** Start The records **

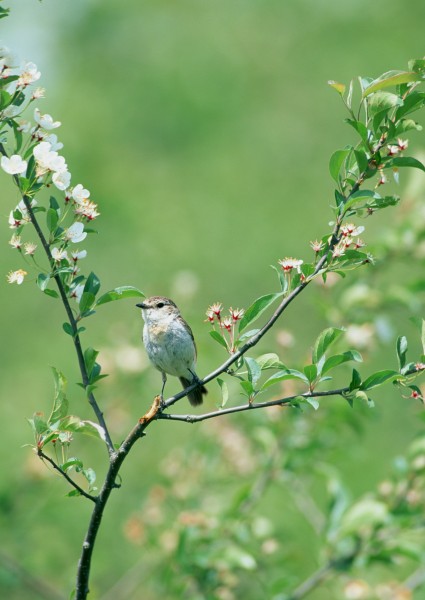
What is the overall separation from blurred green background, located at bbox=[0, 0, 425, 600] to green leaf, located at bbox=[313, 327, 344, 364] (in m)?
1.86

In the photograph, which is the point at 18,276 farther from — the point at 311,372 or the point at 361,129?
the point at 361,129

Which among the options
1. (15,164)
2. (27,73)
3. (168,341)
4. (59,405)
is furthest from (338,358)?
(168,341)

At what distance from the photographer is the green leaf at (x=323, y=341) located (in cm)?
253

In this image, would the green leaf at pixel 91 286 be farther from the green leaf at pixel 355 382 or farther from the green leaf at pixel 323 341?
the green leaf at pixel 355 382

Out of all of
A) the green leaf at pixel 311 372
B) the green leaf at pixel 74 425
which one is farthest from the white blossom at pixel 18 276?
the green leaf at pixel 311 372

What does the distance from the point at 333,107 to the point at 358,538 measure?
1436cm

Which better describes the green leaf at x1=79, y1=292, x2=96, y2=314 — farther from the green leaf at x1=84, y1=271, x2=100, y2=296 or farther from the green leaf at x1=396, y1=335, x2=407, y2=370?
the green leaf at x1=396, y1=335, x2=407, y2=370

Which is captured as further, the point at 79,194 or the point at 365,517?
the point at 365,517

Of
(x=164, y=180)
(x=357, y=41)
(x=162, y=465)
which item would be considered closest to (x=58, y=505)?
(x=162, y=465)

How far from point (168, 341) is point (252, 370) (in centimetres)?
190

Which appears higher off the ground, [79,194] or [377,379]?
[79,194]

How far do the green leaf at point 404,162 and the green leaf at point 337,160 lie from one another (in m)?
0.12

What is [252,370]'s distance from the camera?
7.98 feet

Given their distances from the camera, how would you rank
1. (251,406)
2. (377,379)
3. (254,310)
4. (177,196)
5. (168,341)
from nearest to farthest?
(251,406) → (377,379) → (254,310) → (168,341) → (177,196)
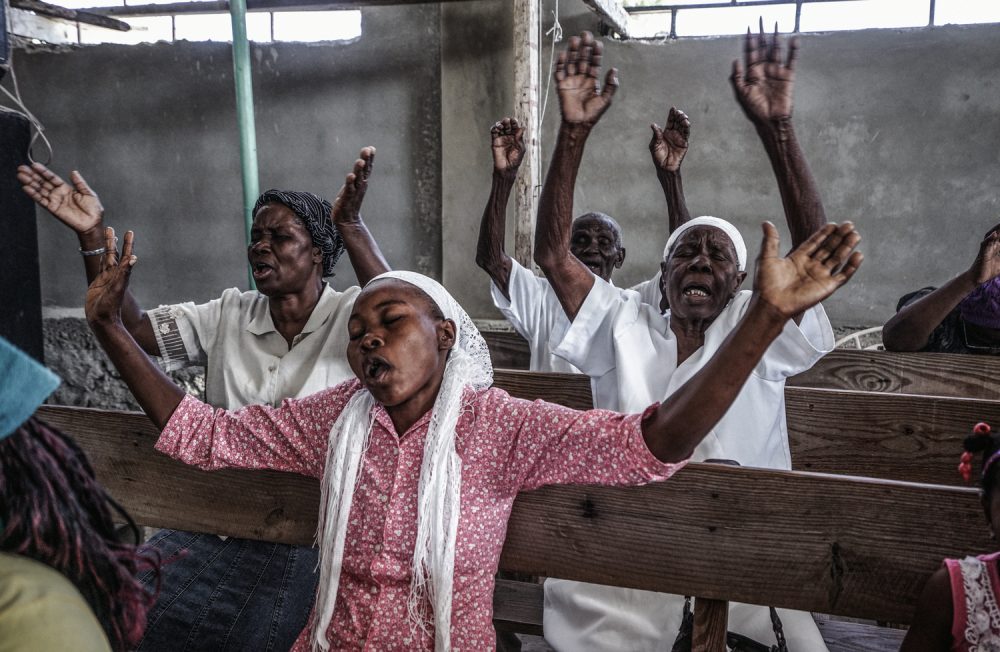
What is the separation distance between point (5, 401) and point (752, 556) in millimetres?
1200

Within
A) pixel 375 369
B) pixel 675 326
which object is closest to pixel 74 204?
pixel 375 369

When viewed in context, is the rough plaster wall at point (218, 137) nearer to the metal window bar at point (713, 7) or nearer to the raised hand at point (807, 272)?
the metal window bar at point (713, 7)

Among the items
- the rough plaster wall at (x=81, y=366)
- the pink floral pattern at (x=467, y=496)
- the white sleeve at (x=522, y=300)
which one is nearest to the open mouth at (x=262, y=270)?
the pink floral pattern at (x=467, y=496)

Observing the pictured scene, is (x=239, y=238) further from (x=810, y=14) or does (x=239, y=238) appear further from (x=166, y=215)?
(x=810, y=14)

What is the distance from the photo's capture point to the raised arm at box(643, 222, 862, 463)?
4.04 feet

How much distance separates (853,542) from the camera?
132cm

** End The records **

Retype every line of the records above word for word, leaving out the pictures.

What is the overall separation from blurred green background, located at bbox=[0, 0, 425, 600] to green leaf, located at bbox=[313, 327, 344, 364] (in m)?
1.86

In the photograph, which is the point at 18,276 farther from — the point at 311,372 or the point at 361,129?
the point at 361,129

Which among the options
1. (15,164)
2. (27,73)
3. (168,341)
4. (59,405)
is furthest from (338,358)?
(168,341)

At what distance from the photographer is the green leaf at (x=323, y=341) located (in cm)?
253

In this image, would the green leaf at pixel 91 286 be farther from the green leaf at pixel 355 382 or farther from the green leaf at pixel 323 341?
the green leaf at pixel 355 382

Out of all of
A) the green leaf at pixel 311 372
B) the green leaf at pixel 74 425
which one is farthest from the white blossom at pixel 18 276?
the green leaf at pixel 311 372

What does the distance from the point at 333,107 to the point at 358,538 measure?
1436cm

Which better describes the green leaf at x1=79, y1=292, x2=96, y2=314 — farther from the green leaf at x1=84, y1=271, x2=100, y2=296 or farther from the green leaf at x1=396, y1=335, x2=407, y2=370?
the green leaf at x1=396, y1=335, x2=407, y2=370

Which is captured as further, the point at 79,194 or the point at 365,517?
the point at 365,517

Of
(x=164, y=180)
(x=357, y=41)
(x=162, y=465)
which item would be considered closest to (x=58, y=505)?
(x=162, y=465)

How far from point (168, 341) is point (252, 370) (in centimetres)?
190

Which appears higher off the ground, [79,194] or [377,379]?
[79,194]

How far do the green leaf at point 404,162 and the green leaf at point 337,160 lie from one another (in m)?
0.12

What is [252,370]'s distance from the camera?
7.98 feet

Given their distances from the camera, how would you rank
1. (251,406)
2. (377,379)
3. (254,310)
4. (177,196)
5. (168,341)
from nearest to farthest?
(251,406) → (377,379) → (254,310) → (168,341) → (177,196)
What is the separation distance between point (5, 401) and point (752, 556) in millimetres?
1200

Within
A) pixel 375 369
B) pixel 675 326
which object is closest to pixel 74 204?
pixel 375 369

When viewed in context, is the rough plaster wall at point (218, 137) nearer to the metal window bar at point (713, 7) or nearer to the raised hand at point (807, 272)?
the metal window bar at point (713, 7)

Among the items
- the rough plaster wall at (x=81, y=366)
- the pink floral pattern at (x=467, y=496)
- the white sleeve at (x=522, y=300)
which one is nearest to the open mouth at (x=262, y=270)?
the pink floral pattern at (x=467, y=496)

Observing the pictured scene, is (x=239, y=238) further from (x=810, y=14) or does (x=239, y=238) appear further from (x=166, y=215)?
(x=810, y=14)

What is the distance from the photo's capture point to the raised arm at box(643, 222, 862, 463)?
4.04 feet

How much distance separates (853,542) from the camera?
132cm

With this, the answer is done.